Re: Venetian penthouse: Sam & Cris
The door opened, inches, and no one was there. The room was empty. Cream paneling, more gold, it was a lot, like a stomach-turning bite of cheesecake fed to a starving man, cramping in barren gut and lying too thick on the tongue—it wasn't what Cris knew. He had grown up with imitation denim patches, the Salvation Army, bla, bla, bla. This was too rich. And, in that moment, as his mind reeled, it confused him. Where was Sam? Lost somewhere in the dazzling goldwork brocades, Japan thread acting as some shining, gilt noose, no cabe duda. —He frowned and pushed the door open wider. His eyes were black-bled, lashes still-wet and sticking together, dark eyebrows pulled down, and he didn't realize he'd made a mistake until he felt the soft brush of fingers low on his shin.
La sangre.
¡Coño!
Cris tore off the blue shirt so fast the buttons popped, raining inward against the buffer of vest, and he threw the useless fabric over his shoulder, back to where the vieja watched the broadside of his back, probably still trying to piece together just what was going on. The vest came next, undone with practiced fingers and shed heavily. By then he was on his knees, black and blood on the thin carpeting, probably smearing behind him, across the tracks of burnished gold over brown, like a body broken open and spread over rails. He didn't care. He wasn't thinking about the eventualities, the consequences, about who would have to get down and clean the stains with a rag. He thought instead about Teresita, about Sofia and Sam, and he crawled to her, the girl he'd just seen executed, and he pushed his fingers through the tangled black of her hair. He knew there was no warm, sticky spread of blood beneath its thrushes, but he checked as he pulled her into his lap on the floor, as he tried to bring her closer, her head tucking to his throat—like, maybe, somehow that could protect her from something that had never happened to her in the first place. And him too.

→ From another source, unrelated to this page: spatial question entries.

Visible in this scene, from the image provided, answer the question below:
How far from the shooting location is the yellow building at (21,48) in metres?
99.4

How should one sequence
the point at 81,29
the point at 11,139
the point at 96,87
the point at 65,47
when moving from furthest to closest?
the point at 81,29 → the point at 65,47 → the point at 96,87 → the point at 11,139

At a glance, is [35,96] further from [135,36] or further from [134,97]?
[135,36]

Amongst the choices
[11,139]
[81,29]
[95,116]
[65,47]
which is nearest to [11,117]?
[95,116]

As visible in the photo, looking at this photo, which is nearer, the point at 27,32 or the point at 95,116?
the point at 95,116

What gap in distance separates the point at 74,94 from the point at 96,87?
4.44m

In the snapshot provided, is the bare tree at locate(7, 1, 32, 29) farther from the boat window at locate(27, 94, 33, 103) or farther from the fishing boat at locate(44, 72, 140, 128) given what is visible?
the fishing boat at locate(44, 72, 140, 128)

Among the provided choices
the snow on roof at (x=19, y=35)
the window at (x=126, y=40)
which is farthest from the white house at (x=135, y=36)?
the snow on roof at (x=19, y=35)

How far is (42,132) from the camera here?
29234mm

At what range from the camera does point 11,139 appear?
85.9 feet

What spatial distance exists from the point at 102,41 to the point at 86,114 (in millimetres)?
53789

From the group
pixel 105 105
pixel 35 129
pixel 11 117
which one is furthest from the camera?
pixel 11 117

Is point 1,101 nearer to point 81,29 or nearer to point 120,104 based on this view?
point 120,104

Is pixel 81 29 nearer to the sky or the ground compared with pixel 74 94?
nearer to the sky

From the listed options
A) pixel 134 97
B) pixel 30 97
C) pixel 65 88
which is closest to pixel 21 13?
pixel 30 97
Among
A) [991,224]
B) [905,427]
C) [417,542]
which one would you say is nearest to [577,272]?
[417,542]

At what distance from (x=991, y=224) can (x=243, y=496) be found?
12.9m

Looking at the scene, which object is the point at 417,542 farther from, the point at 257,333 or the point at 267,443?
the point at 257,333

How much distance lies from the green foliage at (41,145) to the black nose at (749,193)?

He kissed the top of her head, and the hand that cradled her moved to take her fingers. He lifted her hand to his lips, fingertips spread like a butterfly's wings, and he kissed them.
She was still sedated, and the blue in her eyes was dark. But she wasn't wrapped in white. She wasn't soaking in arterial red. She was right here. Cris mixed curses and blessings in quiet, breathless Spanish, and held her as close as he could.